- What is asked -
In the article on the USS Iowa, what TV role later made Bernie Kopell famous?

- Article -
[start]

The Iowa picked up downed fliers and came to the aid of ships that were hit. Blair, 78, of Lancaster, was helping to transfer wounded sailors from a stricken destroyer “when, suddenly, these bundles started coming over — bundles wrapped in rope with a tab that said something like ‘Johnny Jones, 18.’”
“They were just bundles,” he said. “That got to me.”
Combat lasted eight months. The rest of the time there were plenty of spit-and-polish chores but also a world of new experiences at ports in the Caribbean, the Mediterranean and elsewhere.
Blair was on the USS Iowa swim team that won an Atlantic Fleet title. He remembers “The Ed Sullivan Show” broadcasting from the Iowa, with ventriloquist and acrobats. As a chaplain’s assistant, he organized Christmas parties for orphans in Norfolk, Va.
“I was the lucky guy who got to go out and buy the toys,” said Blair, who later ran a Scout troop in San Fernando for 25 years. “And I got to pick one of the big guys from the crew to be Santa.”
The uneasy peace of the Cold War had taken root by the time Bernie Kopell, a 24-year-old novice actor from Brooklyn, hopped aboard in 1956.
“I don’t like to talk about my heroism,” said Kopell, “but what the hell: I was a librarian. I kept America safe from overdue books!”
Kopell, now 78 and living in Tarzana, went on to TV fame as Dr. Adam Bricker, the skirt-chasing ship’s physician on “The Love Boat.”
The Iowa was a looming presence at NATO exercises and in ports around the world, but the world was changing.
At a bar on the naval base at Guantanamo Bay, Kopell and some buddies were talking politics.
“There were rumors going around about this guy in the hills who was planning to come down and take over the country,” Kopell said.
The sailors, gazing down at the Iowa and other U.S. warships anchored in the bay, were incredulous.
“ ‘Are you kidding?’ one of them said. ‘If he even tries it, we’ll squash him like a bug.’”
Fidel Castro took over Cuba in January 1959.
Meanwhile, the era of U.S. battleships was again declared over. The Iowa was decommissioned a second time in 1958 and stayed anchored off the Philadelphia Navy Yard for most of the next 26 years.

[end]

- Available data -
[start]

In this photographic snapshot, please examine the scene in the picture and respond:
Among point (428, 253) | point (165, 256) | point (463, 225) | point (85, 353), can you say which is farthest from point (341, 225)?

[end]

- Written response -
Dr. Adam Bricker, the skirt-chasing ship's physician on "The Love Boat."